Monthly Archives: April 2009

Trio of Pretty Eggs

While shopping at the supermarket this week I came upon a package of these darling quail eggs. Grown commercially, of course, but still so Spring-y I had to bring them home and take their picture, even if I don’t do another thing with them.

During our decades of homeschooling, twice we joined or formed groups to decorate eggs in the pysanky style. This week I dug the remaining creations out of the cupboard to show you.

It is a wax-resist process. You apply your design with wax, and in multiple dips in the jars of dye the eggshell takes on the color where there is no wax. In the end you use the candle to melt off the wax and reveal the layers of the design.

Another egg-dyeing process is what I helped with today at church, to prepare red eggs that are traditionally given out to the whole congregation on Pascha night. We boiled and dyed these at the same time in one red bath, but then decided that they weren’t red enough, so we dipped them in the bowl of stronger food coloring.
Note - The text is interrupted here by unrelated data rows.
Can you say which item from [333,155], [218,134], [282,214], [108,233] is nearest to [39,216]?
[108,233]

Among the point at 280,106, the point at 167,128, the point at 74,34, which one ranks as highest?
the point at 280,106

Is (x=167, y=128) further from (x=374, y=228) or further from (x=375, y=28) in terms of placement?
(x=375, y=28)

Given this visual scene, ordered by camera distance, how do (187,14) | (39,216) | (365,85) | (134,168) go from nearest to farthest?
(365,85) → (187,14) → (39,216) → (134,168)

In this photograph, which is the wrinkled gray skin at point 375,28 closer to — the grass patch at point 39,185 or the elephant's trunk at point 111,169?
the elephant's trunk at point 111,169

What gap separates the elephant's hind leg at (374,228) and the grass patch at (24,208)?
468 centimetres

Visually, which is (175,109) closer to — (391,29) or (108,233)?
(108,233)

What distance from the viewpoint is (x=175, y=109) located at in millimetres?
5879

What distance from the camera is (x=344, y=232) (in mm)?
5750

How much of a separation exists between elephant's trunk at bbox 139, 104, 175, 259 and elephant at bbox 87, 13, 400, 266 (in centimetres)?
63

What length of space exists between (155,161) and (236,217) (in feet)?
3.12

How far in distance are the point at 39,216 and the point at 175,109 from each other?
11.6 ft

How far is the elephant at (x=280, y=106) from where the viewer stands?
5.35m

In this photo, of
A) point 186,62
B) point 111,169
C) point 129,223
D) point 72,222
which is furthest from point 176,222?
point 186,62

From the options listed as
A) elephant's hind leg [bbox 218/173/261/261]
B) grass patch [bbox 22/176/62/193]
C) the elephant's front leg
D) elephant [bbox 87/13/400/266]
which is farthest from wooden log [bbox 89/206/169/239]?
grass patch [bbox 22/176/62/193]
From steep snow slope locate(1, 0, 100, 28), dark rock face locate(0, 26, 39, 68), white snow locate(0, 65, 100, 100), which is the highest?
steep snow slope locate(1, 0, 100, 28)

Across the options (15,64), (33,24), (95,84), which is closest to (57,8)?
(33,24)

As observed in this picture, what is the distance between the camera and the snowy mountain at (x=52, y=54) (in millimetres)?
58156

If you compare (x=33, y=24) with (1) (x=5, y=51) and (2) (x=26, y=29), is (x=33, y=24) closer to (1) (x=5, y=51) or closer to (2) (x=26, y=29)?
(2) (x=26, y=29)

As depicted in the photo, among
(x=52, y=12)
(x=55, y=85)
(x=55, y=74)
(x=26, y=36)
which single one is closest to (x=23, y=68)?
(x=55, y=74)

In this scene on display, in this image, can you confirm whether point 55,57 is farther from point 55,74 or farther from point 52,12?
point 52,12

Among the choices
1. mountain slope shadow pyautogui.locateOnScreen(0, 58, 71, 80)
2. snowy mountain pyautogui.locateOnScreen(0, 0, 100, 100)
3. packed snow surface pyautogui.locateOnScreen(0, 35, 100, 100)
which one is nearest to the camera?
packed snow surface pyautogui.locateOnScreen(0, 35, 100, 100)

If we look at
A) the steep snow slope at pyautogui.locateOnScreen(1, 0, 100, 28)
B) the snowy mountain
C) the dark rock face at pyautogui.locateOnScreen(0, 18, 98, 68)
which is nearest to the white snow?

(That crock in the background has nothing to do with the eggs – it is said to hold Russian pickles curing in brine.)
After the service, when we have gathered in the fellowship hall to break the fast together, we will two-by two hit our eggs against one another, to see who can keep his egg whole while cracking his opponent’s. After all the elimination trials, one person will emerge as the winner. Whether they win something besides admiration, I can’t say.

Beloved Jars

Let’s see if I can write a blog post that is actually about something that happened today…a cold and rainy day on which we got a fire going. In April! Yes, those are Christmas lights in the picture. Until Spring has settled in more securely I will continue to enjoy them shining against the dark and dressing up my bare window.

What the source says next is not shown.